Alimentos “zero gordura trans” na verdade podem conter a substância

O Idec (Instituto de Defesa do Consumidor) divulgou recentemente um alerta sobre a gordura trans, a mais associada a problemas cardiovasculares e de saúde em geral. Em parceria com a Universidade de São Paulo, a entidade avaliou milhares de alimentos industrializados e concluiu que uma parte considerável contém a substância mesmo quando alega ser “zero trans” na embalagem.

Ela foi encontrada em 18,7% dos 11 mil produtos estudados, mas só 7,4% do total identificou sua presença. Portanto, menos da metade dos itens que contam com essa molécula em sua composição a acusam explicitamente no rótulo.

Entre os que declararam ser isentos do ingrediente, 11% dos salgadinhos, 9% de produtos de panificação e 8,4% dos biscoitos na verdade carregavam ao menos um pouco de gordura trans. A investigação foi feita em 2017 e o artigo científico está em revisão no momento.
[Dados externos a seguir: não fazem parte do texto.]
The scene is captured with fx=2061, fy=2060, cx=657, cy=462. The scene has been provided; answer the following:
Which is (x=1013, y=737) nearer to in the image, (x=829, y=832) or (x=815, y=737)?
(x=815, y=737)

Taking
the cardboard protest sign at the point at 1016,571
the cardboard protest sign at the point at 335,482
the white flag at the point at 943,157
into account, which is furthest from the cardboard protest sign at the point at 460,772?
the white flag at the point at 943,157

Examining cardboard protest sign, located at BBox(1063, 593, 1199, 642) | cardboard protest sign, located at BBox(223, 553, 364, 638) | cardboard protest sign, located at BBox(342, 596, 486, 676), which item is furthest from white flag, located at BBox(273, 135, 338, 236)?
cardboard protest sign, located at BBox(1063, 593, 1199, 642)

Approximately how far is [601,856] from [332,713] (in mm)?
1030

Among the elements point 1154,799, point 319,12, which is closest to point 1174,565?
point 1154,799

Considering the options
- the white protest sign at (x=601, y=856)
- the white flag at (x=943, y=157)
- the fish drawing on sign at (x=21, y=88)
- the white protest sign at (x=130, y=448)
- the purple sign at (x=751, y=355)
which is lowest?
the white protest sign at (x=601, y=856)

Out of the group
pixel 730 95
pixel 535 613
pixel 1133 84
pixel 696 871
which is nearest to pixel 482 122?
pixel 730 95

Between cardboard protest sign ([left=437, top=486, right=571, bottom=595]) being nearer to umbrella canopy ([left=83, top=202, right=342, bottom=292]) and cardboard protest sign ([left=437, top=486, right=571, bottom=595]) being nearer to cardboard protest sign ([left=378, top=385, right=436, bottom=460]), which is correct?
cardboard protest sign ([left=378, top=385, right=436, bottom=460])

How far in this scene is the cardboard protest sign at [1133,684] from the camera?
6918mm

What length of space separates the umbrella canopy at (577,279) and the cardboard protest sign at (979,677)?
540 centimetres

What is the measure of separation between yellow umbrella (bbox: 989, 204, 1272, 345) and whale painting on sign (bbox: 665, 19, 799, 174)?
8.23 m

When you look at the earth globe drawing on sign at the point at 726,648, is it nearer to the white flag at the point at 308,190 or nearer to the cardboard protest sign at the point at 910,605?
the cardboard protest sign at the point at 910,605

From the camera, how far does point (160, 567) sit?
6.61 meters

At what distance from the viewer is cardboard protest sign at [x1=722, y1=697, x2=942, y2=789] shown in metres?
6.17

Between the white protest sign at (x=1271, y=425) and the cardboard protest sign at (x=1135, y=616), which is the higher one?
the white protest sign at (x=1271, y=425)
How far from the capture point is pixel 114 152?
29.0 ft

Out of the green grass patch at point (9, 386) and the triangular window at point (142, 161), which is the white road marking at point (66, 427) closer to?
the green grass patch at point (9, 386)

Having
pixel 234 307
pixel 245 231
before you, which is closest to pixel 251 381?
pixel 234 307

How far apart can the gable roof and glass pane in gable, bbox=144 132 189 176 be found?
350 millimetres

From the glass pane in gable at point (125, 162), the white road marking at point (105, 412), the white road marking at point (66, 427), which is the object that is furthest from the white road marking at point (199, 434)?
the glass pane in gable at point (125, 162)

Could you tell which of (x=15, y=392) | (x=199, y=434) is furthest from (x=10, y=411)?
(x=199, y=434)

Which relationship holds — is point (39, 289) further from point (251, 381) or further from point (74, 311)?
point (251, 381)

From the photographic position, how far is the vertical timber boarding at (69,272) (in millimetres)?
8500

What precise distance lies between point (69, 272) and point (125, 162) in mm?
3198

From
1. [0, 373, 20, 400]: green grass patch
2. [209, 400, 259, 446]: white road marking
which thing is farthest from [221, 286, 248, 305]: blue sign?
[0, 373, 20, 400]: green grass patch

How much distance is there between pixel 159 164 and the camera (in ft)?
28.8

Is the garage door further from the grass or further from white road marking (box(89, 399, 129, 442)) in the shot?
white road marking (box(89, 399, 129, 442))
Cabe destacar que essa aparente discrepância é prevista na nossa regulamentação. De acordo com a Agência Nacional de Vigilância Sanitária (Anvisa), produtos com até 0,2 grama (g) de gordura trans por porção podem alegar ter 0g na tabela nutricional, aquela que informa a quantidade de cada macronutriente segundo a ingestão diária recomendada. Já os que possuem até 0,1g por porção podem dizer que são “zero” ou “não contém” o ingrediente.

A quantidade pode ser pequena, mas preocupa
A indústria alimentícia brasileira já reduziu nos últimos anos o teor de gordura trans utilizada em seus processos. Mesmo assim, ela continua sendo empregada. “Os fabricantes não estão errados, assim por dizer. Eles seguem a legislação vigente, só que as pessoas comem muito mais do que a porção indicada no rótulo”, destaca a nutricionista Regina Pereira, da Sociedade de Cardiologia do Estado de São Paulo (Socesp).

Ou seja, parece pouco que haja 0,1g de gordura trans escondida em uma bolacha, mas o problema é que essa quantia está em uma única porção, não no pacote inteiro. No caso dos biscoitos recheados, por exemplo, uma porção via de regra equivale a três unidades.

Além disso, outros alimentos que mastigamos durante o dia podem conter essa inimiga da saúde. Aí, de pouco em pouco, acabamos nos enchendo dela.

“A gordura trans é muito barata e amplamente utilizada em barrinhas de cereal, balas, bolachas, sorvetes, salgadinhos, margarinas e até para fazer frituras vendidas a preços baixos na rua, como as coxinhas de um real”, destaca Regina. Nesse caso, é usada por ser estável e facilmente reaproveitada.

Como esse composto não é essencial ao organismo, não existe um nível recomendado de sua ingestão. Ou seja, quanto menos, melhor.

A Organização Mundial da Saúde (OMS) estipula que esse ingrediente não deve responder por mais de 1% das calorias totais de uma dieta. Se o indivíduo come 2 mil calorias ao dia, poderia ingerir até 2g de gordura trans ao dia.

“Para ter ideia, 25 gramas de biscoito de polvilho de algumas marcas já quase atingem essa quantidade” calcula Regina.

Como então detectar a gordura trans nos alimentos?

Não é tão simples, porque a tabela nutricional pode indicar 0g – e ela não está evidente mesmo na lista de ingredientes. O jeito é ler com atenção essa relação de itens utilizados no produto, ficando de olho em termos que denunciam sua presença. Quais?

“Qualquer coisa que leve a palavra hidrogenada, independentemente de ser óleo ou gordura, é trans”, ensina a Regina. Outras palavras podem indicar a presença dela (embora nem sempre isso seja verdade). São eles: margarina, creme vegetal e gordura vegetal.

Uma preocupação global

A Organização Mundial da Saúde tem como meta eliminar as gorduras trans da indústria alimentícia até 2023. Em maio de 2019, a entidade lançou um alerta sobre o assunto. Segundo a OMS, 110 países ainda não tomaram qualquer atitude para ao menos reduzir a concentração desse composto nas comidas processadas, o que deixa mais de 5 bilhões de pessoas expostas aos perigos de seu excesso.

Dinamarca, Estados Unidos, Chile e Tailândia estão entre as nações que já adotaram políticas que restringem ou banem de vez a trans das fábricas. Alguns desses locais já parecem sentir na prática a redução das mortes por doenças cardiovasculares.

No Brasil, a Anvisa discute atualmente formas de coibir o uso e pode em breve realizar uma audiência pública sobre o tema.